Человек — одно звено в бесконечной цепи жизней, которая тянется через него из глубины прошедшего к бесконечному будущему. И вот в одном из таких звеньев, слепом мальчике, роковая случайность закрыла эти окна: жизнь должна пройти вся в темноте. Но значит ли это, что в его душе порвались навеки те струны, которыми душа откликается на световые впечатления? Нет, и через это темное существование должна была протянуться и передаться последующим поколениям внутренняя восприимчивость к свету. Его душа была цельная человеческая душа, со всеми ее способностями, а так как всякая способность носит в самой себе стремление к удовлетворению, то и в темной душе мальчика жило неутолимое стремление к свету.
Нетронутыми лежали где-то в таинственной глубине полученные по наследству и дремавшие в неясном существовании «возможностей» силы, с первым светлым лучом готовые подняться ему навстречу. Но окна остаются закрытыми: судьба мальчика решена — ему не видать никогда этого луча, его жизнь вся пройдет в темноте!..
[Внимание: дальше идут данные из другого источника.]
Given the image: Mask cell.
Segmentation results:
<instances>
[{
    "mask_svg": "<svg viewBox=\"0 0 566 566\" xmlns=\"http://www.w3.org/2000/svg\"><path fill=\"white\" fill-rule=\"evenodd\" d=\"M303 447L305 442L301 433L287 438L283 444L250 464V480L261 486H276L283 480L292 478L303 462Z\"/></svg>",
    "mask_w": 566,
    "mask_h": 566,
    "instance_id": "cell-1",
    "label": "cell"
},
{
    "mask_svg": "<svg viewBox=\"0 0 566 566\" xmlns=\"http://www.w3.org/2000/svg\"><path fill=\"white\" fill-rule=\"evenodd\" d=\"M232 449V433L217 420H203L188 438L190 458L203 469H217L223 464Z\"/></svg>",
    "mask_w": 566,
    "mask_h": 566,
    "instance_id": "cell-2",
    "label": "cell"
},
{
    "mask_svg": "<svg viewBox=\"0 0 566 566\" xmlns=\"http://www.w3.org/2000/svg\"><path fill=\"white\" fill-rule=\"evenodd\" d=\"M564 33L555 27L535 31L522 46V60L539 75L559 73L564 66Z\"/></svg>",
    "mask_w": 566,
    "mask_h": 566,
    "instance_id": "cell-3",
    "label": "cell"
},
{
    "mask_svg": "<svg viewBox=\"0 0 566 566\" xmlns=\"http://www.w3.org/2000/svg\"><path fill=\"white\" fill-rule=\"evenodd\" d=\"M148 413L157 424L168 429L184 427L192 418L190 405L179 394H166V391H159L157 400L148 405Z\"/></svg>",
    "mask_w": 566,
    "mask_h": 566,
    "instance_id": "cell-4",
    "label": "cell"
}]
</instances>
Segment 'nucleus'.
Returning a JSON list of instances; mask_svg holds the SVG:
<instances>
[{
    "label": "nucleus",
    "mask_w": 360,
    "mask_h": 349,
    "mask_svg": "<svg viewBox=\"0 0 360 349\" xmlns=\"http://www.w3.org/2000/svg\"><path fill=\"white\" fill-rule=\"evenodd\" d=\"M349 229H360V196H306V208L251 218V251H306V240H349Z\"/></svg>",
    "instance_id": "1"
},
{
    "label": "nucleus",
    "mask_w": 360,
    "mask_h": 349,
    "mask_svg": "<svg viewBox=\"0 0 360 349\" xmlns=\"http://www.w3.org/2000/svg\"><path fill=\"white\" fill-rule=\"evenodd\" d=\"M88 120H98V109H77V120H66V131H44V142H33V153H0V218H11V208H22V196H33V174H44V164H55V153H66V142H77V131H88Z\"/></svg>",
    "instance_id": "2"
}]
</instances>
И темнота эта была полна призраков.
Если бы жизнь ребенка проходила среди нужды и горя — это, быть может, отвлекло бы его мысль к внешним причинам страдания. Но близкие люди устранили от него все, что могло бы его огорчать. Ему доставили полное спокойствие и мир, и теперь самая тишина, царившая в его душе, способствовала тому, что внутренняя неудовлетворенность слышалась яснее. Среди тишины и мрака, его окружавших, вставало смутное неумолкающее сознание какой-то потребности, искавшей удовлетворения, являлось стремление оформить дремлющие в душевной глубине, не находившие исхода силы.
Отсюда — какие-то смутные предчувствия и порывы, вроде того стремления к полету, которое каждый испытывал в детстве и которое сказывается в этом возрасте своими чудными снами.
Отсюда, наконец, вытекали инстинктивные потуги детской мысли, отражавшиеся на лице болезненным вопросом. Эти наследственные, но не тронутые в личной жизни «возможности» световых представлений вставали, точно призраки, в детской головке, бесформенные, неясные и темные, вызывая мучительные и смутные усилия.